**Spatial relation data**

*****

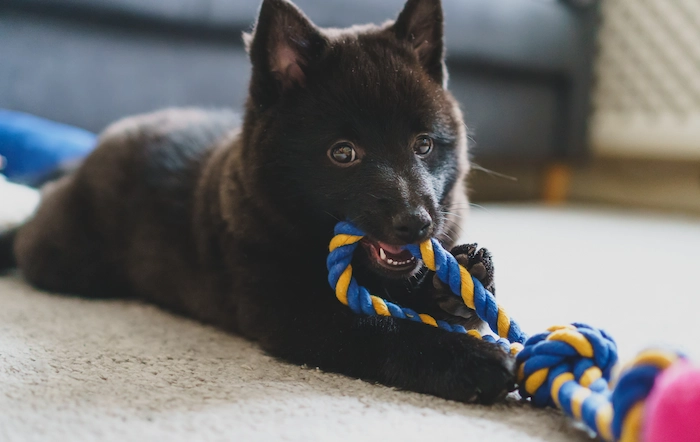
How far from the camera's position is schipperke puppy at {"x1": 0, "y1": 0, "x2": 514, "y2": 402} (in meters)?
1.09

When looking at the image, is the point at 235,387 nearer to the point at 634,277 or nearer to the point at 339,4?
the point at 634,277

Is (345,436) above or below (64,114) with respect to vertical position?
below

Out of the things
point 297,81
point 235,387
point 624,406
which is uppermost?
point 297,81

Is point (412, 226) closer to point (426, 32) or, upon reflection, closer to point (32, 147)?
point (426, 32)

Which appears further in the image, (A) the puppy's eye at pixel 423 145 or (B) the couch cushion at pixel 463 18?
(B) the couch cushion at pixel 463 18

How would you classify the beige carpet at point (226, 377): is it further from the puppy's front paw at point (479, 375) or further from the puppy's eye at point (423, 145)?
the puppy's eye at point (423, 145)

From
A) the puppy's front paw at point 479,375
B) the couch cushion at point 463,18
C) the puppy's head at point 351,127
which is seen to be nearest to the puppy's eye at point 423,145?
the puppy's head at point 351,127

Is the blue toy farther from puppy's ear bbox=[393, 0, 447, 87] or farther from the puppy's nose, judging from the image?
the puppy's nose

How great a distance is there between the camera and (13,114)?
2344 millimetres

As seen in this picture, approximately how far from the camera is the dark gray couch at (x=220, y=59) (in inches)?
97.8

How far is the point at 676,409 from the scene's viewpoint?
0.65m

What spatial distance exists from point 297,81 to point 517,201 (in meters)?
3.62

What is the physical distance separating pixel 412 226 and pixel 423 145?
0.30 metres

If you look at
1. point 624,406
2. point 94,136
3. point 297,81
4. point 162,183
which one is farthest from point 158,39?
point 624,406
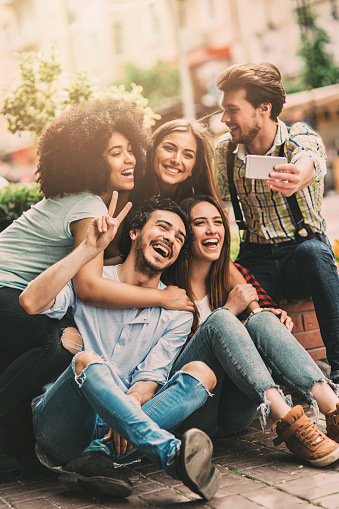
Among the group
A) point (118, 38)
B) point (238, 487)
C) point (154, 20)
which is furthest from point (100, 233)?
point (118, 38)

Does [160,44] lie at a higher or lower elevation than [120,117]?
higher

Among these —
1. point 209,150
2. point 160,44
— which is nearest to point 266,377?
point 209,150

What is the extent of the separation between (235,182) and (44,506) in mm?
2254

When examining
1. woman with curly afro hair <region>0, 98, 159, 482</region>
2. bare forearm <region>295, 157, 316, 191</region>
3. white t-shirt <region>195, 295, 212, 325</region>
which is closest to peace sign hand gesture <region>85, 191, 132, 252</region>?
woman with curly afro hair <region>0, 98, 159, 482</region>

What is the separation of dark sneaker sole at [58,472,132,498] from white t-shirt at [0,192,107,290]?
95cm

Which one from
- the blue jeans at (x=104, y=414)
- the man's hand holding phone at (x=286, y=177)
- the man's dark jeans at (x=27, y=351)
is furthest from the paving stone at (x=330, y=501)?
the man's hand holding phone at (x=286, y=177)

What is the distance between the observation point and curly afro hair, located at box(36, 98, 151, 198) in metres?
3.47

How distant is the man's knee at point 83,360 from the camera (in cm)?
278

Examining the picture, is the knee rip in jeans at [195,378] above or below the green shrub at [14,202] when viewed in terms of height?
below

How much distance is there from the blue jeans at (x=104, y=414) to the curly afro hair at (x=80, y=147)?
3.47ft

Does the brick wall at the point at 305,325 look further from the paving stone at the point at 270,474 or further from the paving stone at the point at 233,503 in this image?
the paving stone at the point at 233,503

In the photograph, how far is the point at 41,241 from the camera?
11.1 feet

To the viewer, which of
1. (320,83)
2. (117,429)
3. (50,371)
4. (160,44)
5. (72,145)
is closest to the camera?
(117,429)

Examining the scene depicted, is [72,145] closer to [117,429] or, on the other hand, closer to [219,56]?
[117,429]
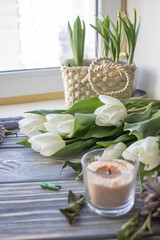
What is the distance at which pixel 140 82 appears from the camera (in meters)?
1.11

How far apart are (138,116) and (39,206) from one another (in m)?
0.28

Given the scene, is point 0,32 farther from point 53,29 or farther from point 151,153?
point 151,153

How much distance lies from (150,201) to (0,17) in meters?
0.85

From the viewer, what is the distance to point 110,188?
447 mm

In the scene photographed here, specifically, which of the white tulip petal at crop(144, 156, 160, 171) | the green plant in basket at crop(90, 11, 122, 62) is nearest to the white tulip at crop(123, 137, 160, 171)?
the white tulip petal at crop(144, 156, 160, 171)

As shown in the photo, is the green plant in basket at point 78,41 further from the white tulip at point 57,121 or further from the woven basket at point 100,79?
the white tulip at point 57,121

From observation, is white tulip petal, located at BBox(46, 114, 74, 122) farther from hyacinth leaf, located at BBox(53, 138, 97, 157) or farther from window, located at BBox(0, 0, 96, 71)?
window, located at BBox(0, 0, 96, 71)

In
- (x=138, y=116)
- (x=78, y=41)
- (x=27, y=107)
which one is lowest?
(x=27, y=107)

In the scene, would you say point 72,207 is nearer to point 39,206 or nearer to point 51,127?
point 39,206

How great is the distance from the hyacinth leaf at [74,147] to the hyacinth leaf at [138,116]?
0.09m

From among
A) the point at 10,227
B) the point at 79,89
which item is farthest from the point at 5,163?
the point at 79,89

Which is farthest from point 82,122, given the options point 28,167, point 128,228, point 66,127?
point 128,228

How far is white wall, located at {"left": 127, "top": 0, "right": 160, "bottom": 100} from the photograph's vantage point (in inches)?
38.6

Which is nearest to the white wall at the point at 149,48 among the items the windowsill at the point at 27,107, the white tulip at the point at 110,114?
the windowsill at the point at 27,107
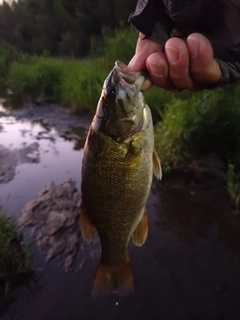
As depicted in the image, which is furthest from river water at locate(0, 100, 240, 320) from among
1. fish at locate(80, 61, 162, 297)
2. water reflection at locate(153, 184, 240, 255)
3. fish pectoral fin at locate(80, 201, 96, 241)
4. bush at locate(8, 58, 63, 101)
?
bush at locate(8, 58, 63, 101)

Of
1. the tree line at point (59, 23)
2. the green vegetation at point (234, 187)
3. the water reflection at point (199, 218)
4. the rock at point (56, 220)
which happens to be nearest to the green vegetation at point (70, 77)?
the rock at point (56, 220)

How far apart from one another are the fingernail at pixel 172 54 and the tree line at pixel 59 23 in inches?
687

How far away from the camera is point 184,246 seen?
4.46 meters

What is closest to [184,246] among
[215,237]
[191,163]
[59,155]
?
[215,237]

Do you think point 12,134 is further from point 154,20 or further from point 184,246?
point 154,20

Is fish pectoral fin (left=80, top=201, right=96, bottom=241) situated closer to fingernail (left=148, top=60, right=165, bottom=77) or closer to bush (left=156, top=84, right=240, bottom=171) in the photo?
fingernail (left=148, top=60, right=165, bottom=77)

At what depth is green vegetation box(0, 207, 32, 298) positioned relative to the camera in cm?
379

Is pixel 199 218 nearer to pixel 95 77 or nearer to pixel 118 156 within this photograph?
pixel 118 156

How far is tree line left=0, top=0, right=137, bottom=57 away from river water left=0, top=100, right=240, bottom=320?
48.1 feet

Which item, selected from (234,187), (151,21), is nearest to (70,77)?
(234,187)

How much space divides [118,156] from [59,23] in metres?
24.2

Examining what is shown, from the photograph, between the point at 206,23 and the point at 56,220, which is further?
the point at 56,220

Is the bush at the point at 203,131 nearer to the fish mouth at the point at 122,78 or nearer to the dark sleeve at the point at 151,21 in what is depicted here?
the dark sleeve at the point at 151,21

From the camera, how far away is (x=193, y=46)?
1518 mm
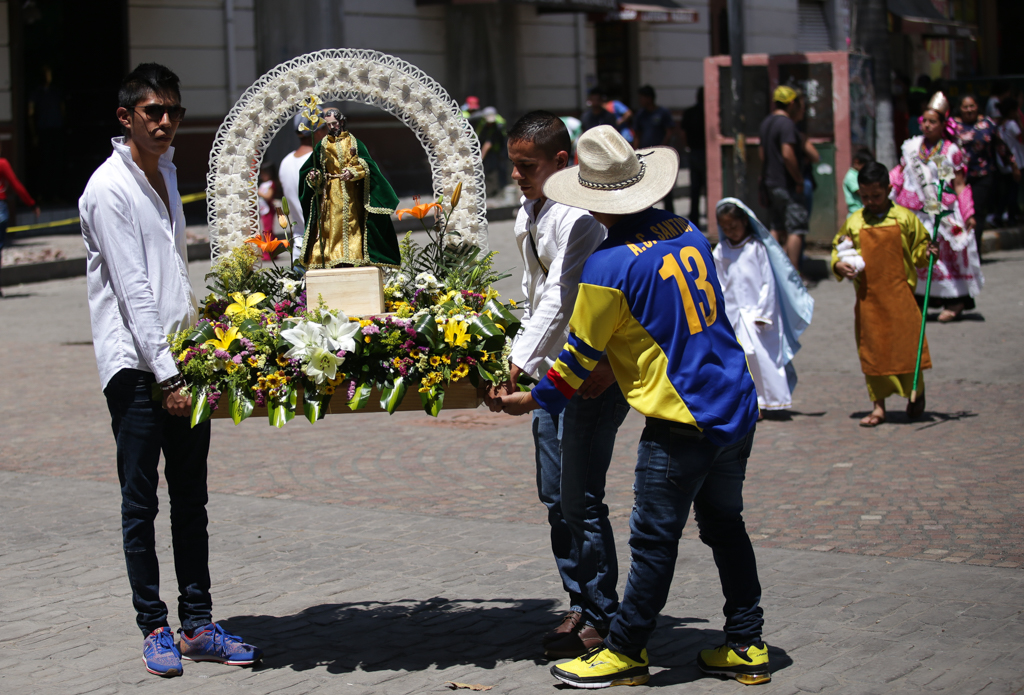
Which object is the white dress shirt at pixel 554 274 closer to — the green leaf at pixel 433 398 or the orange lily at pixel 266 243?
the green leaf at pixel 433 398

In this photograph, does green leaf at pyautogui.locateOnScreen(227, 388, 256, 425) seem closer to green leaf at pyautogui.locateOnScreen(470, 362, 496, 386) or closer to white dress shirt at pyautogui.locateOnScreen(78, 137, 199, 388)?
white dress shirt at pyautogui.locateOnScreen(78, 137, 199, 388)

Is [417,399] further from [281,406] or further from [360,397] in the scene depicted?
[281,406]

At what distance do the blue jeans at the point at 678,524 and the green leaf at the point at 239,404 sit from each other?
1364 millimetres

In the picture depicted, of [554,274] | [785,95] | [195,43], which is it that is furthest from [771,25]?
[554,274]

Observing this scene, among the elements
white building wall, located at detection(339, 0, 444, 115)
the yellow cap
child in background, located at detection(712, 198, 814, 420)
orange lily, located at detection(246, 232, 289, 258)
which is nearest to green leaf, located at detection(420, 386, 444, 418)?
orange lily, located at detection(246, 232, 289, 258)

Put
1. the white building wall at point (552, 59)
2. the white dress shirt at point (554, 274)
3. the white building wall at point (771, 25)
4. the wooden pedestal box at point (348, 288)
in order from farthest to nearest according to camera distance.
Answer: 1. the white building wall at point (771, 25)
2. the white building wall at point (552, 59)
3. the wooden pedestal box at point (348, 288)
4. the white dress shirt at point (554, 274)

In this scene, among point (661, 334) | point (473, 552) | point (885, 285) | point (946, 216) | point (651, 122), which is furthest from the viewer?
point (651, 122)

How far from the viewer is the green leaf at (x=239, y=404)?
4156 mm

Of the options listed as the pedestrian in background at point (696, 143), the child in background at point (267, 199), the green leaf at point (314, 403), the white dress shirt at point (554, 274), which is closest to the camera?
the white dress shirt at point (554, 274)

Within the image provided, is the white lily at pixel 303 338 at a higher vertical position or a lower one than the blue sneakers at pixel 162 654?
higher

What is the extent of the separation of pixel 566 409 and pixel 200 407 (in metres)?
1.26

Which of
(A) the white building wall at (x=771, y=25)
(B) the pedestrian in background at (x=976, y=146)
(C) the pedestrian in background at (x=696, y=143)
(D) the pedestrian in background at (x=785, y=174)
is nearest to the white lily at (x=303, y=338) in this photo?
(D) the pedestrian in background at (x=785, y=174)

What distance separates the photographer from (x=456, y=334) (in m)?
4.29

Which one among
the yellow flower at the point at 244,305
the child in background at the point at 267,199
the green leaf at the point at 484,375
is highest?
the child in background at the point at 267,199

*****

**What to do**
From the line containing "In this scene, among" down to the final line of the data, write out every line exactly; both the first and last of these belong in your answer, and nothing else does.

**Task result**
In this scene, among point (661, 334) | point (473, 552) | point (885, 285) | point (946, 216) | point (651, 122), which is furthest from the viewer?
point (651, 122)

How far from the viewer is the green leaf at (x=239, y=404)?
4156 mm

Of the options listed as the pedestrian in background at point (696, 143), the child in background at point (267, 199), the green leaf at point (314, 403), the white dress shirt at point (554, 274), which is closest to the camera?
the white dress shirt at point (554, 274)

Within the image provided, is the white lily at pixel 303 338 at a higher vertical position or a lower one than the blue sneakers at pixel 162 654?
higher

What is the extent of the separation of pixel 566 409 and pixel 200 407 (in metres)?
1.26

Which of
(A) the white building wall at (x=771, y=25)
(B) the pedestrian in background at (x=976, y=146)
(C) the pedestrian in background at (x=696, y=143)
(D) the pedestrian in background at (x=785, y=174)
is nearest to the white lily at (x=303, y=338) in this photo?
(D) the pedestrian in background at (x=785, y=174)

What distance separates the photographer from (x=456, y=334) (in m)?
4.29

Which one among
the yellow flower at the point at 244,305
the child in background at the point at 267,199
the green leaf at the point at 484,375
is highest?
the child in background at the point at 267,199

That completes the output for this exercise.